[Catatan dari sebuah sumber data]
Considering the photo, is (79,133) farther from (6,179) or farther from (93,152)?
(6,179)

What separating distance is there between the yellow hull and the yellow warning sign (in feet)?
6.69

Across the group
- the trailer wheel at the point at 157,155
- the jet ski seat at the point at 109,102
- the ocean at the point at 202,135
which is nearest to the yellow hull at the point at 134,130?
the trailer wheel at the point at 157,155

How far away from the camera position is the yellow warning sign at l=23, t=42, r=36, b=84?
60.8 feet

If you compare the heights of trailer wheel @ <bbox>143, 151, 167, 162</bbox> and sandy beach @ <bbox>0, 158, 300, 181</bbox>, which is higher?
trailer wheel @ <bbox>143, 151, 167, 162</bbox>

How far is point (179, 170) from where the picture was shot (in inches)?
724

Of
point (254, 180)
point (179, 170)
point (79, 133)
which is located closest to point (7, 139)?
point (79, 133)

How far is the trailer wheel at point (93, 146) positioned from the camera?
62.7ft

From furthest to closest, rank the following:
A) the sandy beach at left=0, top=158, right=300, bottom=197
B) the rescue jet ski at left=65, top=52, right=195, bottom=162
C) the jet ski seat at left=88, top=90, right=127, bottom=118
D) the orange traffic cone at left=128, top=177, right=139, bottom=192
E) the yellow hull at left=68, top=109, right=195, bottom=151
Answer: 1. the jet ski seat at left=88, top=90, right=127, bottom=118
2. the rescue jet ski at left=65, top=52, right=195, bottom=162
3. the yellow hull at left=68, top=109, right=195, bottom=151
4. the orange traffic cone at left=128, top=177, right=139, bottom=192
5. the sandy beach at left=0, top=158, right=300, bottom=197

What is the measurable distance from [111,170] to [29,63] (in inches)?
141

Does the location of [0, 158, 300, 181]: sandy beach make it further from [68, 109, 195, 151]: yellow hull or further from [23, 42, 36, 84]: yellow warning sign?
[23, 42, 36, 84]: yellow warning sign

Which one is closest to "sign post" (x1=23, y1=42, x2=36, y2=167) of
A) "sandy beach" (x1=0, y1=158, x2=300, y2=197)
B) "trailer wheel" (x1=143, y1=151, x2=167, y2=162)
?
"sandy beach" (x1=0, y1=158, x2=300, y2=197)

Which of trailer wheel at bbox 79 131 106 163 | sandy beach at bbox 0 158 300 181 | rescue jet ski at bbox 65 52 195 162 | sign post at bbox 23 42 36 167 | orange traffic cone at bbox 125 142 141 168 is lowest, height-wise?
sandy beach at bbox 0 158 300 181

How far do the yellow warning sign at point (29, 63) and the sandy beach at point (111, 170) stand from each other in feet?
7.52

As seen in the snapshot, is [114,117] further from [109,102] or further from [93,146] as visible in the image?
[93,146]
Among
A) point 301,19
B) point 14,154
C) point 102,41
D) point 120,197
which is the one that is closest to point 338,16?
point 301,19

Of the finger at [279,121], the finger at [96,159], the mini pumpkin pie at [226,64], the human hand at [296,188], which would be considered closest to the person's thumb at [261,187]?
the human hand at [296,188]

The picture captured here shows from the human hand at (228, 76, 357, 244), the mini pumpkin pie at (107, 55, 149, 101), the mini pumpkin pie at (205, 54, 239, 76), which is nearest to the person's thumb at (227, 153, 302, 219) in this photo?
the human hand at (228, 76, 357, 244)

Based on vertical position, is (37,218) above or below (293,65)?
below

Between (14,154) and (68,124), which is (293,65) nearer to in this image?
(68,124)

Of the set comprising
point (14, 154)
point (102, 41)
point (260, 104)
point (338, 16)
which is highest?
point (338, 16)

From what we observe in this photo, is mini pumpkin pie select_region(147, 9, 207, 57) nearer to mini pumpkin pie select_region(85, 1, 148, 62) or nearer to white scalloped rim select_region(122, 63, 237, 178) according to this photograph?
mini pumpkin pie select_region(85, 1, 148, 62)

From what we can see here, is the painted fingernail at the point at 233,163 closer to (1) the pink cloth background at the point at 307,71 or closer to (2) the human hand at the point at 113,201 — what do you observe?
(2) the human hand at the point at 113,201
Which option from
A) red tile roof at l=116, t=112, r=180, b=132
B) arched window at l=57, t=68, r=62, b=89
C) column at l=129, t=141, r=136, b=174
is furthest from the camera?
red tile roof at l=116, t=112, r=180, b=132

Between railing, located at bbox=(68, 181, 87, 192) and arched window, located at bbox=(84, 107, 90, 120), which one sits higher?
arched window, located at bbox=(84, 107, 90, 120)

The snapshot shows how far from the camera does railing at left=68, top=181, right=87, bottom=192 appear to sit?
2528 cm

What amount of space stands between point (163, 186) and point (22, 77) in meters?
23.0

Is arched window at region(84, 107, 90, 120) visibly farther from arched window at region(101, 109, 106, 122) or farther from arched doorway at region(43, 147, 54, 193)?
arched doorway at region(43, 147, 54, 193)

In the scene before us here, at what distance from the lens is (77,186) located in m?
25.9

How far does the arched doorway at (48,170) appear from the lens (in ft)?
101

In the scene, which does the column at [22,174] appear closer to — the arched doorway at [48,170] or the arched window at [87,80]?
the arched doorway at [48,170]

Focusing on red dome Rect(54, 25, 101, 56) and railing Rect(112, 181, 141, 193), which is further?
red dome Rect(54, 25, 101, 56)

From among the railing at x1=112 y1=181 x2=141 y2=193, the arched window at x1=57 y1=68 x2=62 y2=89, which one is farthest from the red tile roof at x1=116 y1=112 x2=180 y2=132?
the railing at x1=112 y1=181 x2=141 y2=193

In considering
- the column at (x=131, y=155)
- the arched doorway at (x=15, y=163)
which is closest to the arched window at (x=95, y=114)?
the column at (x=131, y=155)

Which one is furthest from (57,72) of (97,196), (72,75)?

Tugas >>
Tolong pilih setiap baris dalam catatan yang mengandung kata "image", lalu salin semua baris tersebut.

Latihan Selesai >>
As seen in the snapshot, is [114,117] further from [109,102] or further from [93,146] as visible in the image?
Between (14,154) and (68,124), which is (293,65) nearer to in this image?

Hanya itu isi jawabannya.